WHAT THIS TASK INVOLVES: Reproduce exactly the entries from the "Названы страны, откуда" line to the end. Skip all pictures.

DATA TO PROCESS Block Start

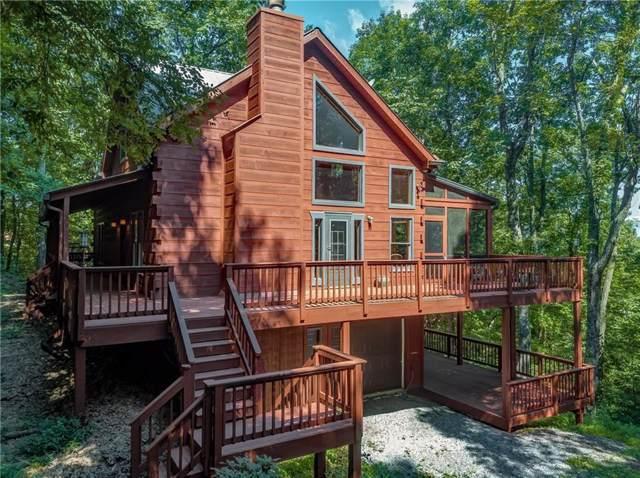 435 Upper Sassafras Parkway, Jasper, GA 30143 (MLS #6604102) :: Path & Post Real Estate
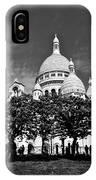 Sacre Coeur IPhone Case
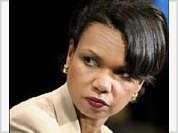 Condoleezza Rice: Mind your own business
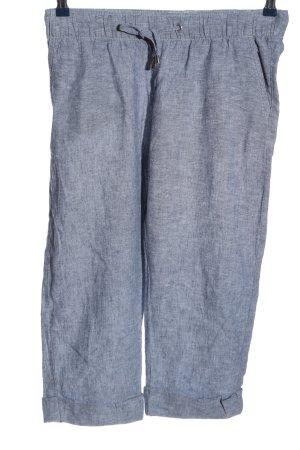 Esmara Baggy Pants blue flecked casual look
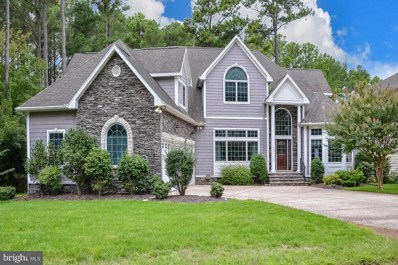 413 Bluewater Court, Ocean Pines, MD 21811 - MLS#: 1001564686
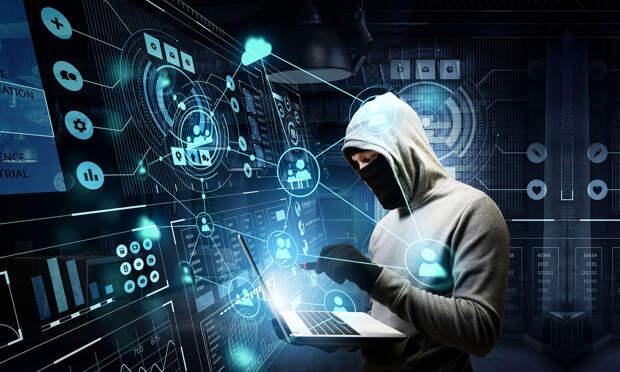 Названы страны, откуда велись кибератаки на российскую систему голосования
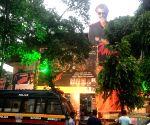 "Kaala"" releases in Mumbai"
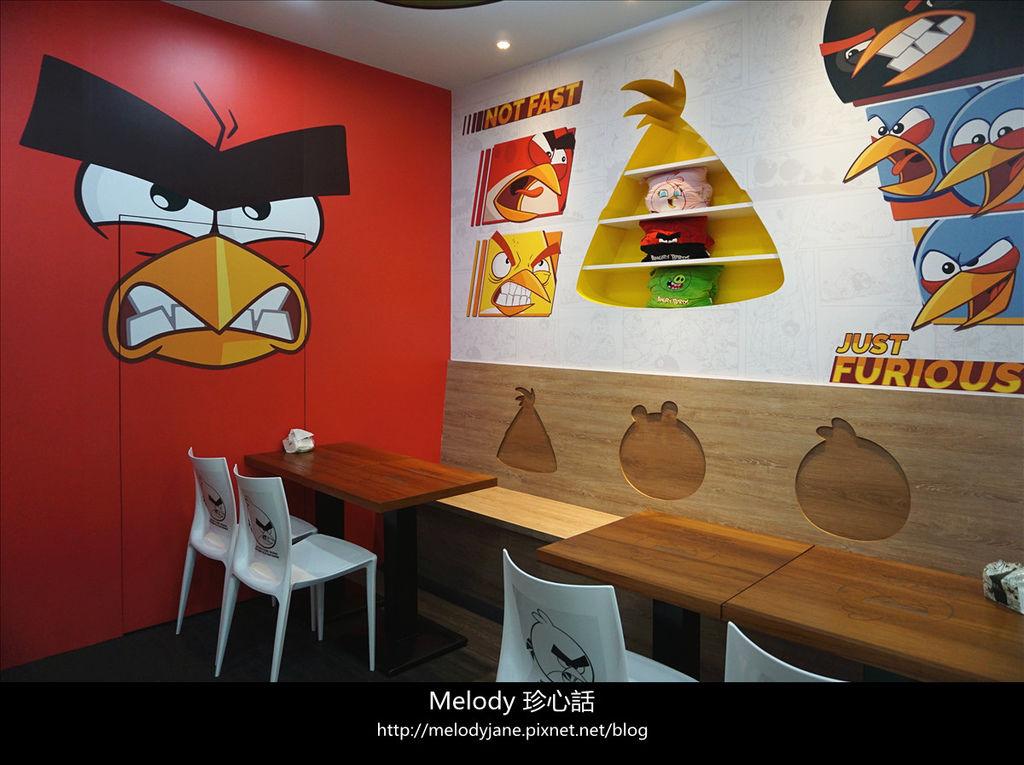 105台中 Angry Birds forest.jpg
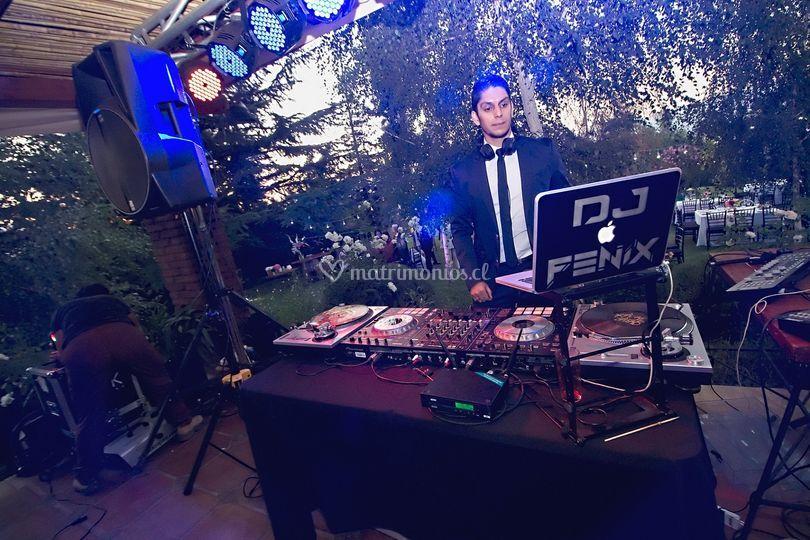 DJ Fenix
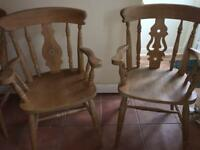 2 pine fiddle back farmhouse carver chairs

DATA TO PROCESS Block End

WRITTEN RESPONSE:
 Названы страны, откуда велись кибератаки на российскую систему голосования
 "Kaala"" releases in Mumbai"
 105台中 Angry Birds forest.jpg
 DJ Fenix
 2 pine fiddle back farmhouse carver chairs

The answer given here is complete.